**** Extrait du document ****
Dans ce climat de psychose et de paranoïa, trois adolescents, Tata, Benito et Balard assistent au crash d’une Mercedes une nuit dans un quartier de Libreville. Le conducteur est tué sur le coup. Dans les décombres encore fumantes du véhicule, ils aperçoivent une mallette bourrée de billets CFA. Mais ce n’est pas tout…Il y a également des enveloppes contenant des clichés du Président de la République et pas n’importe lesquelles… Si vous pensez à ce que je pense, hé bien, vous vous fourvoyez. Monnayer ces photos contre un sacré paquet de fric, voilà l’idée qui germe quasi spontanément dans l’esprit des trois jeunes gens.
Ailleurs, d’autres jeunes, Kader, Poupon et Pepito décident de braquer Li Chang, un homme d’affaires chinois qui vient de retirer à la banque une grosse somme cash pour la paie mensuelle de son personnel. Le braquage tourne au carnage. Kader et Poupon restent allongés sur le bitume tandis que Pepito abat le Chinois avant de prendre la fuite avec les trente millions de CFA contenus dans la mallette.
Janis Otsiemi dresse un portrait sans concession de son pays. Un scanner au scalpel. Tout y passe : croyances, superstitions, corruption littéralement à tous les étages, prostitution, une atmosphère délétère à tous niveaux de pouvoir. C’est tout bonnement édifiant. Vous me direz, à juste titre sans doute, que ce que décrit Janis Otsiemi n’est pas spécifique au Gabon et que nombre de pays africains souffrent des mêmes maux. Mais précisément l’auteur est un enfant du pays et cela lui confère le droit de porter ce regard à la fois tendre et acéré, notamment sur l’économie « Comme partout en Afrique, la Chine était devenue le premier partenaire du Gabon après la France, l’ancienne puissance colonisatrice. Une certaine françafrique version chinoise s’était mise en place. », et la politique « …s’est tenue une cérémonie secrète dans la salle du palais des congrès de la Cité de la Démocratie. C’est au cours de cette réunion que Papa Roméo s’est fait introniser à la fois grand maître de la Loge nationale du Gabon et du Grand Rite équatorial. » On croit rêver, non ? Et pourtant…
Ce qui est formidable quand on lit ces voleurs de sexe, c’est la légèreté qui s’en dégage. C’est pourtant bien noir. Est-ce un art de vivre, une sorte de résignation, un certain fatalisme ou désenchantement ? Le sentiment que le temps passe et que jamais rien ne change ? Comme le dit l’auteur dans un entretien accordé à Afrolivresque, « Le Gabon est un pays malade de ses élites. Car depuis plus une trentaine d’années, la classe politique ne s’est pas renouvelée. Ceux qui s’opposent aujourd’hui au président Ali Bongo élu président de la République en 2009 sont pour la plupart issu du Parti Démocratique Gabonais (PDG) créé en 1968 par le défunt président Omar Bongo. Et j’ai bien peur que la prochaine élection présidentielle prévue en 2016 ne soit qu’un remake de celle qui s’est déroulée en aout 2009 car elle n’a pas permis de solder l’héritage d’Omar Bongo. »
**** Données fournies ****
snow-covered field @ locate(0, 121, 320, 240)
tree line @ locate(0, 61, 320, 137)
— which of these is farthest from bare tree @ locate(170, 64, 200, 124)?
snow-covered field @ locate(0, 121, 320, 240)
****
**Exercices**
1) D'après l'extrait sur le roman de Janis Otsiemi, quelle somme Pepito emporte-t-il dans sa fuite ?
2) Quels sont les jeunes nommés dans l'extrait sur le roman de Janis Otsiemi ? Citez-les tous.
3) Prolongez l'extrait sur le roman de Janis Otsiemi à partir de sa dernière phrase.

**Corrigé**
1) Trente millions de CFA.

2) Tata, Benito, Balard, Kader, Poupon et Pepito.

3)
Ce qui est aussi exceptionnel chez cet auteur, c’est cette verve, cette langue à la fois poétique, argotique qui touche en plein cœur. Une langue imagée à la capacité d’évocation exceptionnelle. Des expressions comme « Y a pas à monter et à descendre », « Ce n’est pas une journée pour mourir avec des cheveux noirs » et tant d’autres donnent au récit une saveur incomparable.
Les habitués retrouveront des personnages déjà présents dans les précédents polars de l’auteur : les policiers Koumba et Owoula, les gendarmes Boukinda et Envame. Au Gabon, un solide antagonisme existe entre policiers et gendarmes, les premiers étant les parents pauvres et devant composer avec des locaux vétustes et du matériel obsolète, les seconds choyés par le pouvoir car supposés défendre le territoire national, entendez assurer la protection du président.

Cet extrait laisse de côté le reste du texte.